== What is being asked ==
Rewrite the data, starting at the line containing "In the photo captured" and running through the end of the data, as a two-column CSV with the headers text and answer. Give one row per text-and-answer pair, put each value in a single quoted field with any line breaks turned into spaces, and leave out the pictures.

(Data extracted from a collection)
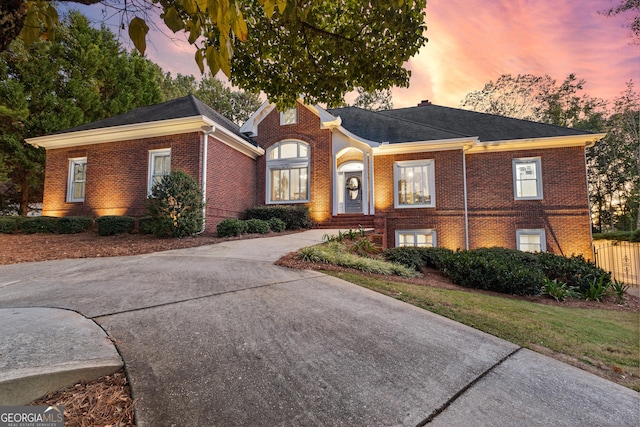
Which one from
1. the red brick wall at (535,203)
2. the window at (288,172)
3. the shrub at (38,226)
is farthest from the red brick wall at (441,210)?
the shrub at (38,226)

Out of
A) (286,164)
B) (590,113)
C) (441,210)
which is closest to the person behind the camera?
(441,210)

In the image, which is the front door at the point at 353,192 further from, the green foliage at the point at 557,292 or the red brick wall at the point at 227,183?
the green foliage at the point at 557,292

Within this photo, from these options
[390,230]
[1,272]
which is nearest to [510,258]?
[390,230]

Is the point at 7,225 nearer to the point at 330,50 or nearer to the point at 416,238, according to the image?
the point at 330,50

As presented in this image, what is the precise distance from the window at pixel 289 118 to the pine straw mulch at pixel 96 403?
1393cm

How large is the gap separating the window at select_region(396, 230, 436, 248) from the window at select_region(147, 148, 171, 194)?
34.1 feet

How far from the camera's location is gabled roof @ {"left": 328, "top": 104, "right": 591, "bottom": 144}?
13.4 m

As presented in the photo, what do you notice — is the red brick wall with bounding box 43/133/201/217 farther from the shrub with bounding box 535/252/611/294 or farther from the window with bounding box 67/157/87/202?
the shrub with bounding box 535/252/611/294

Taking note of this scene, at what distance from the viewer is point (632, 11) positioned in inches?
646

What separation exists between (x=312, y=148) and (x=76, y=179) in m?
10.9

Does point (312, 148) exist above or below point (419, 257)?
above

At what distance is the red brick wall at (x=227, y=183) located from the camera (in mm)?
11578

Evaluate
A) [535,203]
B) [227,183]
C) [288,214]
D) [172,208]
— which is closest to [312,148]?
[288,214]

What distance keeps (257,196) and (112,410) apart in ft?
44.1
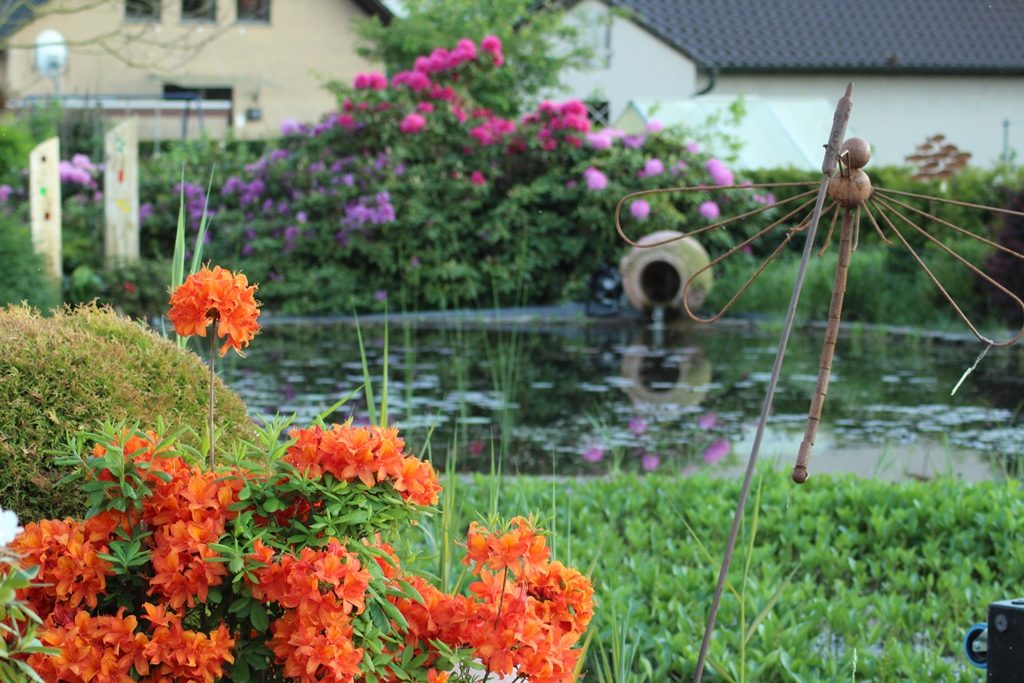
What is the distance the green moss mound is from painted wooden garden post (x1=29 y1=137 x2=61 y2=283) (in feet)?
29.9

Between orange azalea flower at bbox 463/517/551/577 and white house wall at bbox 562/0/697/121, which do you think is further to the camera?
white house wall at bbox 562/0/697/121

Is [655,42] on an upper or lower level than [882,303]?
upper

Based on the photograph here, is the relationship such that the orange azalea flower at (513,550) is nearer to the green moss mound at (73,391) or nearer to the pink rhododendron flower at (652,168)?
the green moss mound at (73,391)

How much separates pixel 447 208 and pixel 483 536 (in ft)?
42.7

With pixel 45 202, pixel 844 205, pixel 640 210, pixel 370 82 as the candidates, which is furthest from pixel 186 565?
pixel 370 82

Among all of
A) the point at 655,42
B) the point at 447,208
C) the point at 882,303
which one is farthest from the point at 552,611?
the point at 655,42

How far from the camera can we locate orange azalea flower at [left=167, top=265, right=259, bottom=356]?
6.50ft

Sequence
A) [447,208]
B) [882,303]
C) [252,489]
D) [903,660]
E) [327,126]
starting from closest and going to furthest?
1. [252,489]
2. [903,660]
3. [882,303]
4. [447,208]
5. [327,126]

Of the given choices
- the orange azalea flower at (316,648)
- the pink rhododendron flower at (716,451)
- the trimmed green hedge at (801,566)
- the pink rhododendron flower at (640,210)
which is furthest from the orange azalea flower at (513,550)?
the pink rhododendron flower at (640,210)

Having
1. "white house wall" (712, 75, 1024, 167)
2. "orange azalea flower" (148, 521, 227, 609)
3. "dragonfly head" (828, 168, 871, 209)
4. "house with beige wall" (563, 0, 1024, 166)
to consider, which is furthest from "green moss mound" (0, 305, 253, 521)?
"white house wall" (712, 75, 1024, 167)

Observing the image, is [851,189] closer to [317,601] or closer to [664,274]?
[317,601]

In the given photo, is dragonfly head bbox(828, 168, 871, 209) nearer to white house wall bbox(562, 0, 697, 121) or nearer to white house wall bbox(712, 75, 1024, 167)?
white house wall bbox(562, 0, 697, 121)

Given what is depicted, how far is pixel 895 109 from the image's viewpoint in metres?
28.3

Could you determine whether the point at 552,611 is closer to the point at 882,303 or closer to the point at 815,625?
the point at 815,625
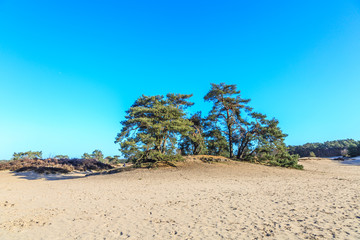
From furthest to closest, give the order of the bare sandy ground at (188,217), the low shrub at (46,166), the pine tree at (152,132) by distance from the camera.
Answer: the low shrub at (46,166), the pine tree at (152,132), the bare sandy ground at (188,217)

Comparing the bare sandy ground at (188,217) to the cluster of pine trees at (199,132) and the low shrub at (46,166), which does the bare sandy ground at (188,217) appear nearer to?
the cluster of pine trees at (199,132)

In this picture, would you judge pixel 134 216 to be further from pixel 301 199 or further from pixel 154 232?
pixel 301 199

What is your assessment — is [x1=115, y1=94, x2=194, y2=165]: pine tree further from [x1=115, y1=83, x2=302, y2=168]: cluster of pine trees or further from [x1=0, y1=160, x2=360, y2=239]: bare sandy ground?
[x1=0, y1=160, x2=360, y2=239]: bare sandy ground

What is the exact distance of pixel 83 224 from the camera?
5262 mm

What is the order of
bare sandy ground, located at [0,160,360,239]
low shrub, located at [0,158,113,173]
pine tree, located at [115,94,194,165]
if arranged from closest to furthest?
bare sandy ground, located at [0,160,360,239], pine tree, located at [115,94,194,165], low shrub, located at [0,158,113,173]

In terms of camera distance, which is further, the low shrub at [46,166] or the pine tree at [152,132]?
the low shrub at [46,166]

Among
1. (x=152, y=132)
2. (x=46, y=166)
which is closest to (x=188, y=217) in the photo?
(x=152, y=132)

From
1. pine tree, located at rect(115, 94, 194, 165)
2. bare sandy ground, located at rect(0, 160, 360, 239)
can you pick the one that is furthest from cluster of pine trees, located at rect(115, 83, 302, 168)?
bare sandy ground, located at rect(0, 160, 360, 239)

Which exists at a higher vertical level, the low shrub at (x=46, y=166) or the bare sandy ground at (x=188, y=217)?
the low shrub at (x=46, y=166)

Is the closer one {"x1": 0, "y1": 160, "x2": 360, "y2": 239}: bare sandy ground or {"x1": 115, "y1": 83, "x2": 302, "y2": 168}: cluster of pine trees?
{"x1": 0, "y1": 160, "x2": 360, "y2": 239}: bare sandy ground

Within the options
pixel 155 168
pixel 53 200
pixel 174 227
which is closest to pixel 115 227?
pixel 174 227

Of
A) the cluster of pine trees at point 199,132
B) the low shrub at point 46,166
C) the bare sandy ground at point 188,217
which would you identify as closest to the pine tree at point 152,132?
the cluster of pine trees at point 199,132

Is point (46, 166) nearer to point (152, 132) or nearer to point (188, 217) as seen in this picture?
point (152, 132)

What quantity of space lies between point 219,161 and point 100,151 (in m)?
30.4
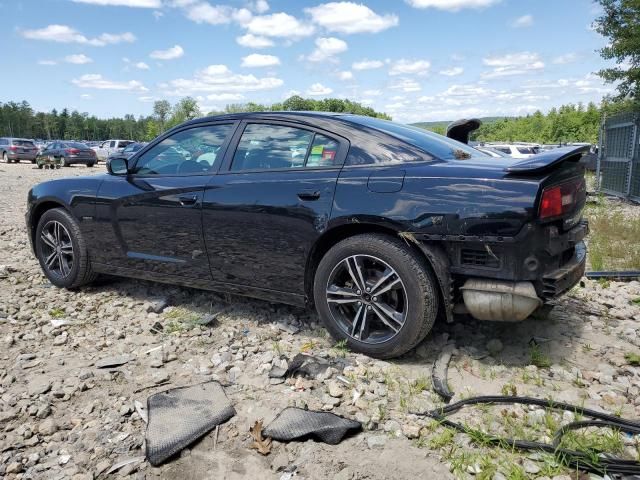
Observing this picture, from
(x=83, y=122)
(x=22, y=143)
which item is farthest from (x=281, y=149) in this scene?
(x=83, y=122)

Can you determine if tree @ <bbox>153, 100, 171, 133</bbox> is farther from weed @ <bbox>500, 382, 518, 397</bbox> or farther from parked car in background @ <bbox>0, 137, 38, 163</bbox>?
weed @ <bbox>500, 382, 518, 397</bbox>

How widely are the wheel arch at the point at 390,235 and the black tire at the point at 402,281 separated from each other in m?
0.05

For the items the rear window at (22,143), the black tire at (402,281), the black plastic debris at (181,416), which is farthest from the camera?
the rear window at (22,143)

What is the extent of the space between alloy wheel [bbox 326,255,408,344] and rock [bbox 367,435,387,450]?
2.61 feet

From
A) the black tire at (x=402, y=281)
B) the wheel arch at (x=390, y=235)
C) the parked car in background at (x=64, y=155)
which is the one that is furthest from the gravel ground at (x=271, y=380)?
the parked car in background at (x=64, y=155)

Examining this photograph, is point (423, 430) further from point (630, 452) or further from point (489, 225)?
point (489, 225)

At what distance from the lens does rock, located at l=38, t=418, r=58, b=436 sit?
268 cm

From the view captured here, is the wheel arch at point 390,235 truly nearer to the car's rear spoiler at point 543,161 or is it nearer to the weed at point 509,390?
the weed at point 509,390

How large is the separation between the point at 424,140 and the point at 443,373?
1.61 meters

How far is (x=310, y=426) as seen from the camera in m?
2.59

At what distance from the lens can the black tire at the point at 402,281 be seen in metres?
3.09

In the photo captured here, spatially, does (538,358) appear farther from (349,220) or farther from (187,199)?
(187,199)

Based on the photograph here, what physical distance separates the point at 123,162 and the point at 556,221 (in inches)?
137

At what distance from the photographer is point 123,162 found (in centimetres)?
448
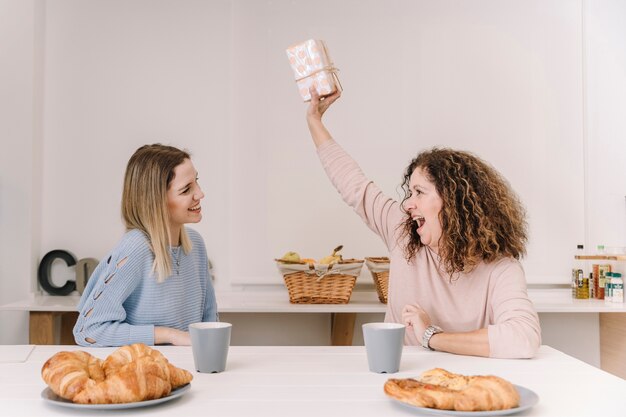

== Answer to the task ==
text,answer
"In the photo captured here, spatially, does (538,358) appear farther from (349,220) or farther from (187,199)?","(187,199)"
"Based on the photograph here, what physical distance separates the point at 123,162 and the point at 556,221 (in inches)?","137"
"At what distance from the photographer is point 123,162 found (in centimetres)?","448"